Simply as a demonstration that you need to take this little detail into account even when abstracting, if you look at Microsoft's Data Access Block which for years has provided ADO abstraction using the System.Data.Common base, you'll see that they address this very issue by including virtual method in the abstract base class Database
that is then overridden by the provider specific derived classes.
So the base class Database.cs has this method:
/// <summary>Builds a value parameter name for the current database.</summary>
/// <param name="name">The name of the parameter.</param>
/// <returns>A correctly formated parameter name.</returns>
public virtual string BuildParameterName(string name){ return name; }
(if the provider uses positional parameters or has no need of a prefix, there is nothing more to override)

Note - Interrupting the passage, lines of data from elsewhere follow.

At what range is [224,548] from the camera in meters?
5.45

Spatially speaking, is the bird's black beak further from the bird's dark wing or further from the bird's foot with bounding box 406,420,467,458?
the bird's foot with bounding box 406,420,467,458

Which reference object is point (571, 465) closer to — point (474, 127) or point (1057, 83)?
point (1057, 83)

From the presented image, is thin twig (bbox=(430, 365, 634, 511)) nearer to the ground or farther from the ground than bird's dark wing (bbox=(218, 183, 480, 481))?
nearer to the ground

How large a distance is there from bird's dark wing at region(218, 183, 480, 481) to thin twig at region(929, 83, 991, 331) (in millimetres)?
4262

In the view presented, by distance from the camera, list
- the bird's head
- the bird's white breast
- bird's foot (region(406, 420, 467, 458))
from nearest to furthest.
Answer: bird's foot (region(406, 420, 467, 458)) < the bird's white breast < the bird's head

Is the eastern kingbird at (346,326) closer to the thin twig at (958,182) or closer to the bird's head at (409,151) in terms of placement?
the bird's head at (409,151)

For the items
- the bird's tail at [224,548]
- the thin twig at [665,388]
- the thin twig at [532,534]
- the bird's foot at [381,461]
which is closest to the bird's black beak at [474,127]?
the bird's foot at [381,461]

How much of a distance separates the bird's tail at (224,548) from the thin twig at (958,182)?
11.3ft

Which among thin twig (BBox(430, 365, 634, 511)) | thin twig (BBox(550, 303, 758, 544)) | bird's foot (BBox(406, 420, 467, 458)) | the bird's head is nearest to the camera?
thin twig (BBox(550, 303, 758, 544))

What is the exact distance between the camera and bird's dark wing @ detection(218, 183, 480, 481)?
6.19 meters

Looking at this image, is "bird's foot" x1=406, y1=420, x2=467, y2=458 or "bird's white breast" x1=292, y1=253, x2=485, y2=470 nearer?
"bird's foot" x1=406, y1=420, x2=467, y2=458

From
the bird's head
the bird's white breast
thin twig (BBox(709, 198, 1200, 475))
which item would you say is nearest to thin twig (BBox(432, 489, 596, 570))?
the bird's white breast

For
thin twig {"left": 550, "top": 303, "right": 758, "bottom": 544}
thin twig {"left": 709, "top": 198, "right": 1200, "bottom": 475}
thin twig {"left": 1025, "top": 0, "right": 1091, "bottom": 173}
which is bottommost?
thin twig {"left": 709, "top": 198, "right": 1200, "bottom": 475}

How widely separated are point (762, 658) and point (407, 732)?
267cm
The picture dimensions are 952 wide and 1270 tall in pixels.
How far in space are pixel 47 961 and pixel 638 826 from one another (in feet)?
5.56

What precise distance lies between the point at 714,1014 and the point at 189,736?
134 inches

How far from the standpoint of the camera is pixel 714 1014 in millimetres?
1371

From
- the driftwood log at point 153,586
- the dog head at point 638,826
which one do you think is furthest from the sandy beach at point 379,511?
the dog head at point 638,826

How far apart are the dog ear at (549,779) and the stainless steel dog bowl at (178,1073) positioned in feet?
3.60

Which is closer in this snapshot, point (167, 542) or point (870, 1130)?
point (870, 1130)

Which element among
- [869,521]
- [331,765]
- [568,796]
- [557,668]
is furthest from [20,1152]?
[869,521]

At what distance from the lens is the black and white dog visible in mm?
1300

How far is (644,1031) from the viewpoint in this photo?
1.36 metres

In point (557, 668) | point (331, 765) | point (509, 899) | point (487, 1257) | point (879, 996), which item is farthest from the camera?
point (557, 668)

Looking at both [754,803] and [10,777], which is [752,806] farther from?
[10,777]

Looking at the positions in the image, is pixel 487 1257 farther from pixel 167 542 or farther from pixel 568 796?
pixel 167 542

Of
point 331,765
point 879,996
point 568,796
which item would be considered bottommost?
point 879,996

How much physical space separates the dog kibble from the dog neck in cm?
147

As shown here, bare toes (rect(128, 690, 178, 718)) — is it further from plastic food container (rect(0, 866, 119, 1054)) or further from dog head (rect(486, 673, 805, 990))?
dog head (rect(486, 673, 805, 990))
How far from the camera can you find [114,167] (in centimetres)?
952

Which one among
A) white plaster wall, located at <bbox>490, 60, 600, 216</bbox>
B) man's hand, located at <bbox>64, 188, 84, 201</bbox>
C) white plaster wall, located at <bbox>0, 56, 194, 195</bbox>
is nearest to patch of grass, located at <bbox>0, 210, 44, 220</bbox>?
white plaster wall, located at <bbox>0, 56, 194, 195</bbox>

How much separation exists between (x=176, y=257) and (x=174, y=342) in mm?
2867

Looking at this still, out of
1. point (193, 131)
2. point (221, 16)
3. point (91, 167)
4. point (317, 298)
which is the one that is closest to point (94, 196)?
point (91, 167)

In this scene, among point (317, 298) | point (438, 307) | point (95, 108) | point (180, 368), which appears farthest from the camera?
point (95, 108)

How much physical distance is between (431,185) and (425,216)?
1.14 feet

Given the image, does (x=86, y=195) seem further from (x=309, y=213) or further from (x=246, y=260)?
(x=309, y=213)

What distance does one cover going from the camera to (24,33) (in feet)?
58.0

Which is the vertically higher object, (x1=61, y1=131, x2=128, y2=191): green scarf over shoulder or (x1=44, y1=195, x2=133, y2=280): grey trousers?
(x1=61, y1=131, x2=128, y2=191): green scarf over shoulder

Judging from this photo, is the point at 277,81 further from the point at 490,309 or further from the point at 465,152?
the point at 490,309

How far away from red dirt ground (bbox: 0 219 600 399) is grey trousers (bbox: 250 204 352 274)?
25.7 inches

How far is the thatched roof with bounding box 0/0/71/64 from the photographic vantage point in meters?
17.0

and then the SqlClient specific provider implementation SqlDatabase.cs overrides it as such:
/// <summary>Gets the parameter token used to delimit parameters for the SQL Server database.</summary>
protected char ParameterToken{ get { return '@'; } }
public override string BuildParameterName(string name)
{
if (name == null) throw new ArgumentNullException("name");
if (name[0] != ParameterToken)
return name.Insert(0, new string(ParameterToken, 1));
return name;
}
Notice that this implementation allows the calling code to use sql parameter names with the '@' prefix or not, thus freeing the devs from having to know/remember what the api actually does to the name under the covers.
I don't use the DAAB directly, but their overall approach to abstracting behind the System.Data
and System.Data.Common
interfaces and classes is a great guideline for small data access api's.